Tip: Use quote comparison sites, but also call a few companies directly. Some discounts only show up over the phone.
2. Raise your deductible, if you can swing it
If you’re okay taking on more of the risk in case of an accident, increasing your deductible can shave a good chunk off your premium. Say you go from a $500 deductible to $1,000, you might drop your annual cost by 10% or more.
Just be realistic. If a $1,000 repair would ruin your month, keep the deductible where it is. But if you’ve got some savings, it could be a smart trade.
3. Take a defensive driving course
Sounds boring, but this one’s underrated. Some states actually require insurers to offer a discount, anywhere from 5% to 15%, if you complete an approved safe driving course.
A lot of these can be done online, in your pajamas, in just a few hours. It’s not fun, but if it saves you a few hundred bucks a year, it might be the easiest win on this list.
And for what it’s worth? It shows insurers you’re trying to improve, and that can help down the line.
4. Try usage-based insurance (But only if you’re actually driving safely)
Here’s how this works: your insurer gives you a tracking device or an app that monitors how you drive, braking, acceleration, mileage, time of day, and more.
If you drive responsibly, you could get big discounts, sometimes 30% or higher.
Programs to look at:
- Progressive Snapshot
- Allstate Drivewise
- GEICO DriveEasy
But be warned: if you’re still slamming the brakes or speeding a lot, this could backfire. Only use it if you’re confident your current driving is clean.
5. Stack every discount you can get
Even if you’re high-risk, insurers still offer a long list of discounts. Some examples:
- Bundle auto and home/renters insurance
- Pay your premium upfront
- Go paperless or enroll in autopay
- Drive fewer miles annually
- Use anti-theft devices
- Belong to military or student programs
On their own, these may not seem like much—but stack a few, and the savings add up fast.
Pro tip: Always ask what discounts are available.
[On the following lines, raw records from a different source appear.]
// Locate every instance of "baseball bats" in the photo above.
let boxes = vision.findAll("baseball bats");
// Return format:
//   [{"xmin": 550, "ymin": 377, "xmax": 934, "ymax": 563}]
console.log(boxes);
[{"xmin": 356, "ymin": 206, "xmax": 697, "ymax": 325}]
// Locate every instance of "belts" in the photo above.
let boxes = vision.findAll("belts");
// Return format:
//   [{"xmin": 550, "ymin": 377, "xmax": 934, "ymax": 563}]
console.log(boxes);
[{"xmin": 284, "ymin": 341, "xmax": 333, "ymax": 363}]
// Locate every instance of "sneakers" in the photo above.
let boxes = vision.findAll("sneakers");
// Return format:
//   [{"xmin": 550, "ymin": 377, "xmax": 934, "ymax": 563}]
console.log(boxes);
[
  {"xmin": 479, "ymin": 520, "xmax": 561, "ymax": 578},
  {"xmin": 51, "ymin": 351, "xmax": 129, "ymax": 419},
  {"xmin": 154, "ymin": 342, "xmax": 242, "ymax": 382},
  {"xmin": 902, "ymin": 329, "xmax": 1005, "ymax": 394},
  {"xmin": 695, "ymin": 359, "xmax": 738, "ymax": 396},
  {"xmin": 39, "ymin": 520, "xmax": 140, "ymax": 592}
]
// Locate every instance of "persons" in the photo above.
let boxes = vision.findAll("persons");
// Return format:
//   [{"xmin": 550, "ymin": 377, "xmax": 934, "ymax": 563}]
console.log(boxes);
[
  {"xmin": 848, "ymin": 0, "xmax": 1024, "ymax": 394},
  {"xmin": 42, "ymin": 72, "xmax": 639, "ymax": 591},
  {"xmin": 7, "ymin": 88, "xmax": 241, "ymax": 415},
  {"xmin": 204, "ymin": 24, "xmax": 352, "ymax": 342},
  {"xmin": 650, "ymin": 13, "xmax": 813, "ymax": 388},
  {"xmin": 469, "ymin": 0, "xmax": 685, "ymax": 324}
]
Don’t assume they’re automatically applied.
6. Switch to basic liability
If your car isn’t worth much, or if you barely drive, you might not need full coverage. Switching to liability-only could slash your premium.
And if you don’t own a car but borrow or rent one occasionally, non-owner insurance might be a much cheaper way to stay covered.
Just make sure you’re not skimping on what you really need. A cheap policy that leaves you stranded after a crash isn’t worth it.
7. Play the long game
Here’s something many people don’t realize—most violations only stay on your insurance record for about three to five years.
So while the cost is high now, it won’t stay that way forever.
In the meantime:
- Keep a clean record going forward
- Don’t let your policy lapse again
- Try to improve your credit score if your state allows credit-based pricing
- Ask your insurer to remove your SR-22 as soon as you’re eligible
And every year or so? Shop around again. Your status changes over time, and your rates should too.
What can we say more?
Nobody wants to be called high-risk, but that’s life and it happens, mistakes happen even if you are good enough. What matters is how you respond, and that includes finding smart ways to bring your car insurance down to a manageable level.
These 7 strategies aren’t magic, but they are real, legal, and proven to help drivers like you lower their costs, sometimes significantly.